You are here
Theoretical and Applied Data Science Lunch-n-learn - In-Ho Cho
Presenter: In-Ho Cho
Title: Parallel Fractional Hot Deck Imputation for Large/Big Missing Data Curing for Improving Machine Learning and Statistical Inference
Abstract: This talk I will present a recently developed parallel fractional hot deck imputation (P-FHDI) platform that is capable of curing big-n (large instances) or big-p (many variables) incomplete data. The prudent data curing can positively affect the subsequent machine learning and statistical inference, but most of the available statistical methods and tools are not suitable for large/big incomplete data. This talk will cover how to expand the well-proven fractional hot deck imputation method that is free from statistical or distributional assumptions, thereby enabling the solely data-oriented imputation. This talk will briefly cover the central notions and theories of the P-FHDI and offer the publicly available program P-FHDI with scalability performances using examples of big-n data sets (larger than millions of instances) and big-p data sets (larger than 10,000 variables). This work is being supported by NSF CSSI and jointly conducted with Jae-kwang Kim, Professor of Department of Statistics, ISU.

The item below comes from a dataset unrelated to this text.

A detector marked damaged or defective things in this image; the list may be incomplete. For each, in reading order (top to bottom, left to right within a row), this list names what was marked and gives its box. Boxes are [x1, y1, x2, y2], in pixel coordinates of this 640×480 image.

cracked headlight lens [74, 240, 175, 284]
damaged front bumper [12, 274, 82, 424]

Bio: In-Ho Cho received the PhD degree in civil engineering and minor in Computational Sci and Eng from California Institute of Technology, USA in 2012. He is currently an associate professor of the department of CCEE at ISU. His research interests include data-driven engineering and science, computational statistics, parallel computing, parallel multi-scale finite element analysis, computational and engineering mechanics for soft micro-robotics and nanoscale materials.
After the presentation, there will be a short time for discussion and questions afterwards.